One of the big themes the two discussed in their conversation with Geo Week News was this idea of connecting everyone whose involved in a project, tying back to that idea of simplicity. They want to ensure everyone can utilize the technology, including the general contractors and asset owners as mentioned above, but also others in the field like foremen and superintendents, along with those working in the office. Dolas says that AR can help foster that communication between the two sides of the business, “because you get object-based information from the site you didn’t have before, and with the data you can do much more to improve the planning [of projects].”

Jevanesan and Dolas also recognize that we are still in the relatively early stages of this type of technology, and see significant growth coming in future years. Our conversation came before Apple’s announcement of the Vision Pro, but they were certainly ready to see what Apple had to offer. That said, they believe, like most in the industry, that while wearables like headsets or glasses may be the future, we’re not particularly close to that reality. People have phones and tablets already, and know how to use them, getting back to that idea of simplicity.

In the nearer future, Jevanesan points to artificial intelligence as the next potential game-changer. AI is the biggest buzzword in the tech world right now, and while there may be some oversaturation with that idea being involved in every conversation, it has its places in nearly every industry. In this case, he says that AI could potential “recognize issues automatically,” in real-time. Instead of having to, say, notice yourself that a screw for wood support columns may be off, AI will allow that to be recognized and flagged automatically.

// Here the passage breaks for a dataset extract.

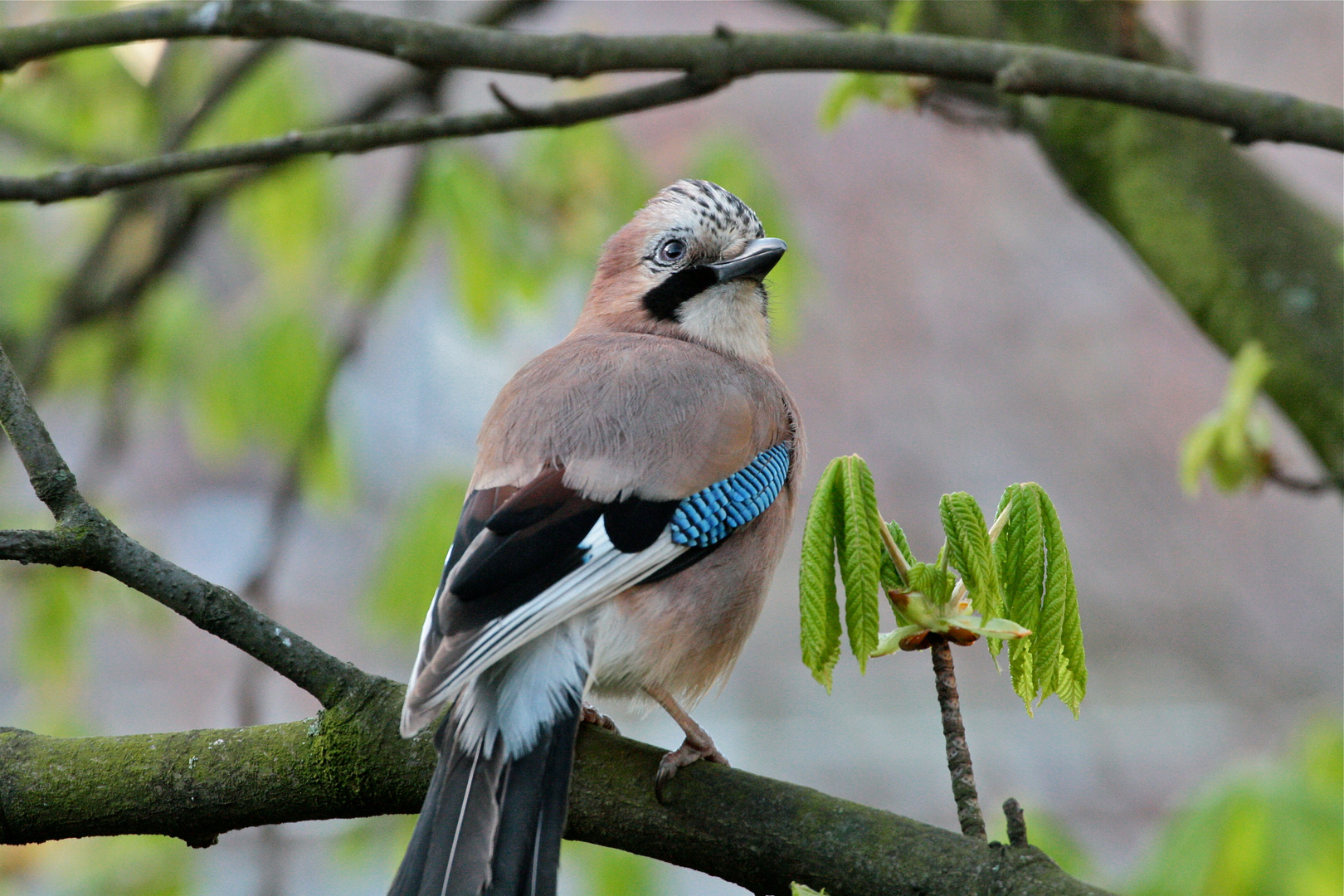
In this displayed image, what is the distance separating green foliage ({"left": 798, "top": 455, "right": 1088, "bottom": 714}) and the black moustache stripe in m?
1.46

Summing up the benefits of what Gamma-AR, and AR tools for AEC in general, can have for entire project teams, Dolas said, “It will always involve some people in the back office, the planners who deal with the data, because what we do is not just provide an app for the site. That’s the software that we provide, but at the end of the processes that are getting enhanced by this, we are talking about much better workflows between the site and the office.”